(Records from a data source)

○ ○ ○

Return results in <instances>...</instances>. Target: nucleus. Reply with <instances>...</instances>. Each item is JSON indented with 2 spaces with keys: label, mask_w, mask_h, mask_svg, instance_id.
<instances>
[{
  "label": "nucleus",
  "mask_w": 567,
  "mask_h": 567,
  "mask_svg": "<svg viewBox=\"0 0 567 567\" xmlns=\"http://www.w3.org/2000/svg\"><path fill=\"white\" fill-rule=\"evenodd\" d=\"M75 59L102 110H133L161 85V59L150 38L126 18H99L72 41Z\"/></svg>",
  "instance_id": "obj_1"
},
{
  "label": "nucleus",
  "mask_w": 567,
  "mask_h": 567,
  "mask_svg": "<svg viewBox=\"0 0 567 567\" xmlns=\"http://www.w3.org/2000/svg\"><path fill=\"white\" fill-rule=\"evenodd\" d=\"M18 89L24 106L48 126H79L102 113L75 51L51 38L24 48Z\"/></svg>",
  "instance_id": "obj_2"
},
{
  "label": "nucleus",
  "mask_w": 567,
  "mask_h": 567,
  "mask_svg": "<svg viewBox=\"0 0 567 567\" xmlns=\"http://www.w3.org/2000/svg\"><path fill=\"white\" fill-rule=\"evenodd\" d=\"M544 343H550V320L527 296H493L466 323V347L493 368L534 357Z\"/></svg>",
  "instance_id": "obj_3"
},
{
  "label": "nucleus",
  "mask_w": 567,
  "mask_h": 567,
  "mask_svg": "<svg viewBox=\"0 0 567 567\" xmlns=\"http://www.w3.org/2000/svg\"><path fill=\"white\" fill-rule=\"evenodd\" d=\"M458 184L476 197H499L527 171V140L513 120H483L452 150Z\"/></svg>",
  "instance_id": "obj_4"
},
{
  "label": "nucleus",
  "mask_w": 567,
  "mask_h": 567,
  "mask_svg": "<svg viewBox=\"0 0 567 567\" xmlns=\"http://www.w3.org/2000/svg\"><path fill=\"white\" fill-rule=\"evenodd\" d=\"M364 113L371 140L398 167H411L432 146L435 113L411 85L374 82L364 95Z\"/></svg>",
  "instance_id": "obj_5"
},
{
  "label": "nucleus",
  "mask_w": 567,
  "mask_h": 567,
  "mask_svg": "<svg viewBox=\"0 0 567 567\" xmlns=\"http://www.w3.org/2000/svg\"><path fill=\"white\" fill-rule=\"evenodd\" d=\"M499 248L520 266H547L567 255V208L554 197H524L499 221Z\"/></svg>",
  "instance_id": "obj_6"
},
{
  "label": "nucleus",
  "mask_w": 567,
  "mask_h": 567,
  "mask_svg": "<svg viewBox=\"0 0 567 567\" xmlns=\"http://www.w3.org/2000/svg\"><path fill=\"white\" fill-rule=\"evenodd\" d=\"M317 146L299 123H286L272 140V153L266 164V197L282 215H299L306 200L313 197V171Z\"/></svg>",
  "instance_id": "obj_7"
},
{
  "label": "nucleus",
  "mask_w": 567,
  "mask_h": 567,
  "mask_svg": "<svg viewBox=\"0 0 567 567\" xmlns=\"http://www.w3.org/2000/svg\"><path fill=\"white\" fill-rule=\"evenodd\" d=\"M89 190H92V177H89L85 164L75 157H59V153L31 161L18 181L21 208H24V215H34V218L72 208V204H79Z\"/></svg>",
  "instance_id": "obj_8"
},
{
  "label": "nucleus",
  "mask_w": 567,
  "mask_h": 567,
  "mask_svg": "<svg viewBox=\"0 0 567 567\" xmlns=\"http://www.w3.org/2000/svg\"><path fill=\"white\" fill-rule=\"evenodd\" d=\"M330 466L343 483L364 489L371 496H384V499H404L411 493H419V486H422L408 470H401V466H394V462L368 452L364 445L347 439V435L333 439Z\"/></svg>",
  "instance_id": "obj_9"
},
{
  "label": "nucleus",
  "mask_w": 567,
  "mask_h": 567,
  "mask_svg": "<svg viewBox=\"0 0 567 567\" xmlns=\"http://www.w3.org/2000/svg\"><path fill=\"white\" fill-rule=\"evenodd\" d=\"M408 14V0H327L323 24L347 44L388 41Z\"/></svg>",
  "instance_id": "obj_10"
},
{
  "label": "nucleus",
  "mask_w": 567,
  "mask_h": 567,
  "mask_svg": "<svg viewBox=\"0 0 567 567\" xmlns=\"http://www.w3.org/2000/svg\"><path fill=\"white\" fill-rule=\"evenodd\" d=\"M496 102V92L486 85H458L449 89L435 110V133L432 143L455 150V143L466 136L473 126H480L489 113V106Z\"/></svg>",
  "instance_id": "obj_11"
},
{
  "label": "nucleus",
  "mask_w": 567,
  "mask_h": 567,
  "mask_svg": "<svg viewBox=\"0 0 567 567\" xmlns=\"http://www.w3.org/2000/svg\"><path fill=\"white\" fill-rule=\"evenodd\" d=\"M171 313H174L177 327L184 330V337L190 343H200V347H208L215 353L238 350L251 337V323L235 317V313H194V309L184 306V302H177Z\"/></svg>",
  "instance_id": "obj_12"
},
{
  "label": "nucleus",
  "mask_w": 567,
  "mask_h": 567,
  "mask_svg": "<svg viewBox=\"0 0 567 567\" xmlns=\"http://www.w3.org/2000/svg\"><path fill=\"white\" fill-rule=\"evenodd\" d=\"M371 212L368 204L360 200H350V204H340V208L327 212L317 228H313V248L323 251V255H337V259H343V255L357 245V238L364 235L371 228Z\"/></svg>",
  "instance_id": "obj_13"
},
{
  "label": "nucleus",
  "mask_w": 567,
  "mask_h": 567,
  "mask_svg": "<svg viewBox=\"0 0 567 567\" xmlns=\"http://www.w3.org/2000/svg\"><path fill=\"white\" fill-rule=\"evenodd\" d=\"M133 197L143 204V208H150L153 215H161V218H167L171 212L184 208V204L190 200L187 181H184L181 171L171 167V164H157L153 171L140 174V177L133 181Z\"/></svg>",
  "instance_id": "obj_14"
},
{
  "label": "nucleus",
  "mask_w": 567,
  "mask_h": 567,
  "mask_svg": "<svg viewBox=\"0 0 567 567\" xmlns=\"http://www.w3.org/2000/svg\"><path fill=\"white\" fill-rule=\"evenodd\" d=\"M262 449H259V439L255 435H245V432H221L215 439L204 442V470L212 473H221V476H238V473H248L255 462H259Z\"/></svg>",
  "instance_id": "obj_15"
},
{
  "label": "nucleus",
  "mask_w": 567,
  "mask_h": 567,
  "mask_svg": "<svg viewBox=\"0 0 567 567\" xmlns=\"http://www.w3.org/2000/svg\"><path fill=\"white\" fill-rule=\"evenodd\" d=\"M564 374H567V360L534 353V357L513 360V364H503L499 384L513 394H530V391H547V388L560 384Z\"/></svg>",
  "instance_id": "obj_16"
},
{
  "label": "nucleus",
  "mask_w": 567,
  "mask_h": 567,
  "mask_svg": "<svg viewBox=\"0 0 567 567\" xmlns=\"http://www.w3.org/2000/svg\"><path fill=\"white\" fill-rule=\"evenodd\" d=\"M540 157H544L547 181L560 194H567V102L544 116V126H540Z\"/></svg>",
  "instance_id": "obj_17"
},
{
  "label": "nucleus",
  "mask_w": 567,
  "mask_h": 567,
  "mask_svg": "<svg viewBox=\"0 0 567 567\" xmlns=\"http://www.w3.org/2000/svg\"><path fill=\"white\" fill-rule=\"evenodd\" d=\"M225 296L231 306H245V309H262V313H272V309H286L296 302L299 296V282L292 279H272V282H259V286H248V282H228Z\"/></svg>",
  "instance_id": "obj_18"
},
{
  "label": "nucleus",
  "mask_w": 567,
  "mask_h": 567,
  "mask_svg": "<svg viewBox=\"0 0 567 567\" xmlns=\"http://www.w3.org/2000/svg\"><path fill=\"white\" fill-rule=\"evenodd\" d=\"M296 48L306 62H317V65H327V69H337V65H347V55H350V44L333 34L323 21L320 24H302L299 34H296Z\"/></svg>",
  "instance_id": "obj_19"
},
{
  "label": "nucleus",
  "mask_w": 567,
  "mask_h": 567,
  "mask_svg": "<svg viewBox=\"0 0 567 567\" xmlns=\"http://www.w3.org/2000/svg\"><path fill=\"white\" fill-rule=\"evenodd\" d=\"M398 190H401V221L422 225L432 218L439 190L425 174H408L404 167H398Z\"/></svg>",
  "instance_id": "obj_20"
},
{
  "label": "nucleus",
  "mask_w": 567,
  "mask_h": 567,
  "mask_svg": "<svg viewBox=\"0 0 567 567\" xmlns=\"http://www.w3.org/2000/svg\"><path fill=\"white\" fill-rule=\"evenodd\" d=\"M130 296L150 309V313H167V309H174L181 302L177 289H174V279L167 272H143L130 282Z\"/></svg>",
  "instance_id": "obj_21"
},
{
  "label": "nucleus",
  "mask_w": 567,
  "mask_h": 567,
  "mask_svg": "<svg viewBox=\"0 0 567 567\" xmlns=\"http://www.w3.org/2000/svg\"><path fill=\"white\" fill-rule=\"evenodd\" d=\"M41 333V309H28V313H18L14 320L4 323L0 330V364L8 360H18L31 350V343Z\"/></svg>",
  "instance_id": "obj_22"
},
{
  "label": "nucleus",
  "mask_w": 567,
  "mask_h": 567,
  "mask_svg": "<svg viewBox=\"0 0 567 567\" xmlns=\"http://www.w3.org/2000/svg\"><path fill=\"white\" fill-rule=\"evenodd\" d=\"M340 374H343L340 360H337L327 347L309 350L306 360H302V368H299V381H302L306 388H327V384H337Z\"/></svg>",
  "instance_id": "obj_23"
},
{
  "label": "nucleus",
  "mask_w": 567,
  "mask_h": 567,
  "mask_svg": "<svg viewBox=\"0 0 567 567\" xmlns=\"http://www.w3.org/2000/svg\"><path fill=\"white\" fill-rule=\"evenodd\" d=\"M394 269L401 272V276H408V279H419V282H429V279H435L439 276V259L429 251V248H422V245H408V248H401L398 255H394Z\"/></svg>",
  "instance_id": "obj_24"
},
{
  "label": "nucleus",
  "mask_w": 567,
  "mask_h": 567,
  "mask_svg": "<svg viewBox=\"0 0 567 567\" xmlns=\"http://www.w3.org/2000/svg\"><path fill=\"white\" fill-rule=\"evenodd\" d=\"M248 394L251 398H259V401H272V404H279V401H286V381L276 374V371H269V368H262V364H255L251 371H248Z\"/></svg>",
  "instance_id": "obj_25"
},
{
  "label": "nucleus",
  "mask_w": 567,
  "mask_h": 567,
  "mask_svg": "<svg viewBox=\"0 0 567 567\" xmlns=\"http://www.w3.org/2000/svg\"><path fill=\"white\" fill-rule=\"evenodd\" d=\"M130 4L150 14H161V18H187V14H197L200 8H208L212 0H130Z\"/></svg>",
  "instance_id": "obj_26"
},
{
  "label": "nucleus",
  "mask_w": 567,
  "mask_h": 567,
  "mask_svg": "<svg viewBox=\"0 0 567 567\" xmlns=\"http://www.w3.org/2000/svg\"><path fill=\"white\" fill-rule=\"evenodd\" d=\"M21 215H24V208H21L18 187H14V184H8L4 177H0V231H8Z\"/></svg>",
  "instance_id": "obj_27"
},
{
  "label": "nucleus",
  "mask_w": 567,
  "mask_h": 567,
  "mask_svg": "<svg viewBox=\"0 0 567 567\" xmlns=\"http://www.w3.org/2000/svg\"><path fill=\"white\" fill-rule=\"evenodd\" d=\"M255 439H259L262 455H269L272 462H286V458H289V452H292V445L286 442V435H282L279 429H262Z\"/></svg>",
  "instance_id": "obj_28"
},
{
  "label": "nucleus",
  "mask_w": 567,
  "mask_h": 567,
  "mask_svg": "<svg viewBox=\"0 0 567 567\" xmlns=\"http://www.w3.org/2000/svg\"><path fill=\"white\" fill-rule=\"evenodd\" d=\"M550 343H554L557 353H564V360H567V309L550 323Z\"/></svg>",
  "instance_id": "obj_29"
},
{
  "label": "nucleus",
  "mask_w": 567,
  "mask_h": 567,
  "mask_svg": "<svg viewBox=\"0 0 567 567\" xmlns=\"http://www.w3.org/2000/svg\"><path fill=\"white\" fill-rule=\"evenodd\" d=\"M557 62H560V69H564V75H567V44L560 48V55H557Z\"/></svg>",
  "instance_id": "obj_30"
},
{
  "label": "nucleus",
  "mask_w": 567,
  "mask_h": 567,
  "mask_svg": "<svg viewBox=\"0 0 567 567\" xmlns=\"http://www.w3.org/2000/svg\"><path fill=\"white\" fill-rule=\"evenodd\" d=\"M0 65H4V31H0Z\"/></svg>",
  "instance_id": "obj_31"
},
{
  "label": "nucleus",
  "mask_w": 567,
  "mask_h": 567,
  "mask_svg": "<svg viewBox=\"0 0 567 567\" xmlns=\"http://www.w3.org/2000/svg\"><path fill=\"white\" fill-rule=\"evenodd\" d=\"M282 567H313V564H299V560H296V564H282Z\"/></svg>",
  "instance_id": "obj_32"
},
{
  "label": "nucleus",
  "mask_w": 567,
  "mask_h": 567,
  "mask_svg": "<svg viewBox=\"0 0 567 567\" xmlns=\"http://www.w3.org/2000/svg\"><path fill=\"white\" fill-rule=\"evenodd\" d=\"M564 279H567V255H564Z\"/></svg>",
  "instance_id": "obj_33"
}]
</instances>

○ ○ ○

-- TASK PROMPT --
Transcribe the lines of the entries above, starting at the first line and ending at the line that contains "89L24 106L48 126H79L102", with both ends included.

-- THE ANSWER --
Return results in <instances>...</instances>. Target: nucleus. Reply with <instances>...</instances>. Each item is JSON indented with 2 spaces with keys: label, mask_w, mask_h, mask_svg, instance_id.
<instances>
[{
  "label": "nucleus",
  "mask_w": 567,
  "mask_h": 567,
  "mask_svg": "<svg viewBox=\"0 0 567 567\" xmlns=\"http://www.w3.org/2000/svg\"><path fill=\"white\" fill-rule=\"evenodd\" d=\"M75 59L102 110H133L161 85V59L150 38L126 18H99L72 41Z\"/></svg>",
  "instance_id": "obj_1"
},
{
  "label": "nucleus",
  "mask_w": 567,
  "mask_h": 567,
  "mask_svg": "<svg viewBox=\"0 0 567 567\" xmlns=\"http://www.w3.org/2000/svg\"><path fill=\"white\" fill-rule=\"evenodd\" d=\"M18 89L24 106L48 126H79L102 113L75 51L51 38L24 48Z\"/></svg>",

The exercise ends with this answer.